━━ Document text

2012 World Junior Ringette Championships

Tournament details
- Host country: Canada
- City: London
- Venue(s): Western Fair Sports Centre
- Dates: December 29, 2012–January 3, 2013

Final positions
- Champions: Canada Jr. Canada East U19
- Runner-up: Finland Jr.
- Third place: Canada Jr. Canada West U19
- Fourth place: Russia Jr.

= 2012 World Junior Ringette Championships =

Winter team sport championships

The 2012 World Junior Ringette Championships, (2012 WJRC) also known as the U19 2012 World Championships, was an international ringette tournament and the 2nd edition of the World Junior Ringette Championships organized by the International Ringette Federation (IRF). It was contested in London, Ontario, Canada, between December 29, 2012, and January 3, 2013. The junior tournament was organized exclusively for elite junior national ringette teams. Venues included the Western Fair Sports Centre. This was the last year the event was held separately from the World Ringette Championships. Afterwards a new U19 division was created at the 2013 World Ringette Championships and the junior tournament merged with the larger international program.

Video of the games were produced as webcasts by SportsCanada.TV, Canada's largest online amateur sports network. David Singh was the head coach for Team France and was also the head coach for the National Ringette League team, the Lac St. Louis Adrenaline for the 2012-13 season.

━━━━

--- Written exercise A ---
Duplicate the passage of the ringette championship text that runs from "Winter team sport" up to and including "larger international program.".

━━ Input

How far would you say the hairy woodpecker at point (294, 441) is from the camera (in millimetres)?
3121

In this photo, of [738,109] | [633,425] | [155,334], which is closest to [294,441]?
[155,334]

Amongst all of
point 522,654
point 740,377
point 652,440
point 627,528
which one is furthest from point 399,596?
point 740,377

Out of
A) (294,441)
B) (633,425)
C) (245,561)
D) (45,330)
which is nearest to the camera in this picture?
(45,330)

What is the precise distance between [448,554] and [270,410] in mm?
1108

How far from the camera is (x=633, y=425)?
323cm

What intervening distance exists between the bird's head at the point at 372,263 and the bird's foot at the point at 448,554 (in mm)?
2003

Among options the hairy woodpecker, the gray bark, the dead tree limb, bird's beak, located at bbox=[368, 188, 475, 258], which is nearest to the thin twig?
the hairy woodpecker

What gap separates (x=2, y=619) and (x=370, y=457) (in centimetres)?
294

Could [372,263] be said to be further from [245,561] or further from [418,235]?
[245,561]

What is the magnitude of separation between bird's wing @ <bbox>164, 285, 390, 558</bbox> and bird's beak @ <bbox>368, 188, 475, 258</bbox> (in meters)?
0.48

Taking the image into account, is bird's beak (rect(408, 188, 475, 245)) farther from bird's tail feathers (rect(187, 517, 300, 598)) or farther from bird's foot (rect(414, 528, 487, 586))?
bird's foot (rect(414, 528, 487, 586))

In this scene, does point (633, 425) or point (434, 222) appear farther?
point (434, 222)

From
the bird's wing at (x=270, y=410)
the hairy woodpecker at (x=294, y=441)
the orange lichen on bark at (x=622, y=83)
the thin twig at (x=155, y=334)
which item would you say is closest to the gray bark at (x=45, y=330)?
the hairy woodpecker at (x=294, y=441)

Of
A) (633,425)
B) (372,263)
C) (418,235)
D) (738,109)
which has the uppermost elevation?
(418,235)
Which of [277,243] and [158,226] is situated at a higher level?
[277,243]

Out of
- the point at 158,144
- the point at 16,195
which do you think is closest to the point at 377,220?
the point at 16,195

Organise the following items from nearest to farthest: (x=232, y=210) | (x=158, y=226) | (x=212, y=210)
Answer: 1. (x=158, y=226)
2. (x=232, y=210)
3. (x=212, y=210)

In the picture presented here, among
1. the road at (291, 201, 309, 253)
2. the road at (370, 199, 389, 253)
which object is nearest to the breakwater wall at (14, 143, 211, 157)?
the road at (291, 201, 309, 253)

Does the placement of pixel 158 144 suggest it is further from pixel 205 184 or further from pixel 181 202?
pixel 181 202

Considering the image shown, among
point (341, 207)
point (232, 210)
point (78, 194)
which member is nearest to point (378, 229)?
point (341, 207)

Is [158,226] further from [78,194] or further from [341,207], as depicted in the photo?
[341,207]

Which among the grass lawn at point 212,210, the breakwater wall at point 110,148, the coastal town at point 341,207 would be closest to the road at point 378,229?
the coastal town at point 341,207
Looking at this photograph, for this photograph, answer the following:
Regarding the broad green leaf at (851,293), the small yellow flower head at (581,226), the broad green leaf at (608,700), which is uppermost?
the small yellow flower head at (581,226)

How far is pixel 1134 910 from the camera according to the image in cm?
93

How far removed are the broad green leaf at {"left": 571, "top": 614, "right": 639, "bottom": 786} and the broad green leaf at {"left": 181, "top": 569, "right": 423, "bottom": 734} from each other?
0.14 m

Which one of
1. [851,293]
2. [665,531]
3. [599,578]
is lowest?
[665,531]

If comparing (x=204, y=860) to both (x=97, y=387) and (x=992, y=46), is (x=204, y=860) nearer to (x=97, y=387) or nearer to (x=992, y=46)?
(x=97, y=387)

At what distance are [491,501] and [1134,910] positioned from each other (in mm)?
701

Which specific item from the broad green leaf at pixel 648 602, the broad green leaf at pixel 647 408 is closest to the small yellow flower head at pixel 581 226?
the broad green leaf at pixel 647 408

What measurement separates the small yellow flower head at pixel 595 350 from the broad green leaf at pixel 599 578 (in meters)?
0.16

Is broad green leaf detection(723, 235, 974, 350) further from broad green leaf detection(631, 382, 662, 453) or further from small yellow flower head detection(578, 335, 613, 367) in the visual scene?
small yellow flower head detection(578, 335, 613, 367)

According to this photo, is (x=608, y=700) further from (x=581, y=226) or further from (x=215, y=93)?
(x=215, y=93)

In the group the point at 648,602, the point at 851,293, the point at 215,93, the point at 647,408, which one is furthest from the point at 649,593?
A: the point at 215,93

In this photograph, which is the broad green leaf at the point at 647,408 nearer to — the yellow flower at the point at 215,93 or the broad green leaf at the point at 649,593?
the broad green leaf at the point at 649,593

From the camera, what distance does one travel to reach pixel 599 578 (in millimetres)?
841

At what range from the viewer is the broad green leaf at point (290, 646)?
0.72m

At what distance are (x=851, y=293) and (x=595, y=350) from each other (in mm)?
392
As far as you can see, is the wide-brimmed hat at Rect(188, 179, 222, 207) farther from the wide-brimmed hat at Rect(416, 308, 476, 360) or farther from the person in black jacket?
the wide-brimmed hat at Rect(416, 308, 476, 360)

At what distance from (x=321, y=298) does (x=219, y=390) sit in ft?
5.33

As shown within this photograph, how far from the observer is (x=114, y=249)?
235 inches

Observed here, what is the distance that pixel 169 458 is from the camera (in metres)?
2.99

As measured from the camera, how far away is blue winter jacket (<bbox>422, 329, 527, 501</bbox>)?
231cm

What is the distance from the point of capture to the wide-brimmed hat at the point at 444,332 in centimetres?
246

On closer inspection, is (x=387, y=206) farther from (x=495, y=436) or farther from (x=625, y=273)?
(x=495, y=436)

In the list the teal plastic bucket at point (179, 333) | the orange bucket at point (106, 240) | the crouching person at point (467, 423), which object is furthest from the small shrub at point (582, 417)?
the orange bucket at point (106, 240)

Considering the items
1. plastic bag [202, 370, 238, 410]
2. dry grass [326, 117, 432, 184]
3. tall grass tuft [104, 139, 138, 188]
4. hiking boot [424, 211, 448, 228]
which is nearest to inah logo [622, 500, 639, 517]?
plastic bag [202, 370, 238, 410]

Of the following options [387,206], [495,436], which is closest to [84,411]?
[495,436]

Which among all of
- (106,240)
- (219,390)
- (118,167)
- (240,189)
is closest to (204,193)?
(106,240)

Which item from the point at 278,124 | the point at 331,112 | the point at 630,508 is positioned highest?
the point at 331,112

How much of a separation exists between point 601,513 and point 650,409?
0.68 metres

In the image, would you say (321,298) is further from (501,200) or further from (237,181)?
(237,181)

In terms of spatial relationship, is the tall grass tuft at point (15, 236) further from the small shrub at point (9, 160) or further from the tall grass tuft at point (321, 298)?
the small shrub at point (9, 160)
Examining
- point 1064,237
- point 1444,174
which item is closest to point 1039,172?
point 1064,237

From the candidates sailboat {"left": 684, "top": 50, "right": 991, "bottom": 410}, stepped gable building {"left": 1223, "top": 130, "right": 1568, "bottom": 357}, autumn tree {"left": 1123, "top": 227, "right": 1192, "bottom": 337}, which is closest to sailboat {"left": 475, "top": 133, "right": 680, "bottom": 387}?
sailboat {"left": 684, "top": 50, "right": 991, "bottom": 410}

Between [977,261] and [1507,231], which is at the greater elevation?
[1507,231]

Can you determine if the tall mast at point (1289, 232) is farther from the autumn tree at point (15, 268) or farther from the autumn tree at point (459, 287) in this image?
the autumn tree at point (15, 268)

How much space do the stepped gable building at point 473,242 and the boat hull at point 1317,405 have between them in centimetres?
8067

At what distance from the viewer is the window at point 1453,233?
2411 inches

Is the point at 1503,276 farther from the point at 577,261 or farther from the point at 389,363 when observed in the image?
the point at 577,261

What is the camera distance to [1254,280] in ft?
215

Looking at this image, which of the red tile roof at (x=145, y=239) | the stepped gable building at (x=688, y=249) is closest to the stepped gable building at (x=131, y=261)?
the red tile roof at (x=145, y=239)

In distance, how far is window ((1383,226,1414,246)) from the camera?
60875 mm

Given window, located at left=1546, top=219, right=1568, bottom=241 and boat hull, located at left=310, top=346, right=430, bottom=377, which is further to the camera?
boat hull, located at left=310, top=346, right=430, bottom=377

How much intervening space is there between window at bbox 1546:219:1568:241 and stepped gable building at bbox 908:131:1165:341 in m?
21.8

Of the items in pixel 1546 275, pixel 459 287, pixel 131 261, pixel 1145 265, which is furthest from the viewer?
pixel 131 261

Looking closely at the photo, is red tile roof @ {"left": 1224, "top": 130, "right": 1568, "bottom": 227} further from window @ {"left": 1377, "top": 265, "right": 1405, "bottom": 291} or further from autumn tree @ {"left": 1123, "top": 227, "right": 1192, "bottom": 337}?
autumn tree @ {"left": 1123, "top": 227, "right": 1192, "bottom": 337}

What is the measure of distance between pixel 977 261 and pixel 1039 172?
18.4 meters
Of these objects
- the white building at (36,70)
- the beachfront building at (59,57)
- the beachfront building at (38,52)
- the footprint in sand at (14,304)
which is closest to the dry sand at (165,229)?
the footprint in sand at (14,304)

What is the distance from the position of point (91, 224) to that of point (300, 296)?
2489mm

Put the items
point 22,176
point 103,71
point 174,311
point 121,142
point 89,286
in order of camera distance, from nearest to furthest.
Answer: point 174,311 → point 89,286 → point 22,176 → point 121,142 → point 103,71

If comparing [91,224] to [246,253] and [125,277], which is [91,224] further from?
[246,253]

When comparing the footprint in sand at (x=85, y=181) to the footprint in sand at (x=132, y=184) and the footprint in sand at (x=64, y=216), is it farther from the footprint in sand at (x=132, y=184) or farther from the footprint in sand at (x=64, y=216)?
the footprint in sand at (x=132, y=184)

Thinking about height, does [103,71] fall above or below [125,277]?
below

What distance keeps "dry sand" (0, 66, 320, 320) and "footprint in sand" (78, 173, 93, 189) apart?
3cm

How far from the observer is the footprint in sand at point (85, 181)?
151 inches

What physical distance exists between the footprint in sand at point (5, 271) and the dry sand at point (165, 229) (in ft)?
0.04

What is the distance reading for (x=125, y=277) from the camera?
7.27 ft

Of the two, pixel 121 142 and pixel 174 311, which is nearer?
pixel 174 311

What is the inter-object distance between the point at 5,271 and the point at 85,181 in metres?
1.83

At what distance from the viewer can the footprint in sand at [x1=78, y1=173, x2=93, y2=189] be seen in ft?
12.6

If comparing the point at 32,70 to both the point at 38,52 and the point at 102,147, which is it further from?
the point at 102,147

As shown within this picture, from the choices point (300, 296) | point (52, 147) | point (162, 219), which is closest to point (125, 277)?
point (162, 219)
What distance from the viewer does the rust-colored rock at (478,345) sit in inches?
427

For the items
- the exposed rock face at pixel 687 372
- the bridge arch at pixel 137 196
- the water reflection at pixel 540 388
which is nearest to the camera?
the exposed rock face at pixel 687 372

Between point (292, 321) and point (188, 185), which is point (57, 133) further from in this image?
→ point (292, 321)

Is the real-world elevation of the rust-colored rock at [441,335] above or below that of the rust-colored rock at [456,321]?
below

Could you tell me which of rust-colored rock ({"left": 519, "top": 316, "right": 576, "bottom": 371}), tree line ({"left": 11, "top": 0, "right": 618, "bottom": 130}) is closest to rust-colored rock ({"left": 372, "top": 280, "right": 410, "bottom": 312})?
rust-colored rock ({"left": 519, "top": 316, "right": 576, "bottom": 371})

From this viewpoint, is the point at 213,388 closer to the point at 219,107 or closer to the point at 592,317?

━━━━

--- Written exercise B ---
Gather each line of the listing above that contains the word "twig".

--- Result A ---
Winter team sport championships

The 2012 World Junior Ringette Championships, (2012 WJRC) also known as the U19 2012 World Championships, was an international ringette tournament and the 2nd edition of the World Junior Ringette Championships organized by the International Ringette Federation (IRF). It was contested in London, Ontario, Canada, between December 29, 2012, and January 3, 2013. The junior tournament was organized exclusively for elite junior national ringette teams. Venues included the Western Fair Sports Centre. This was the last year the event was held separately from the World Ringette Championships. Afterwards a new U19 division was created at the 2013 World Ringette Championships and the junior tournament merged with the larger international program.

--- Result B ---
Among options the hairy woodpecker, the gray bark, the dead tree limb, bird's beak, located at bbox=[368, 188, 475, 258], which is nearest to the thin twig?
the thin twig at (x=155, y=334)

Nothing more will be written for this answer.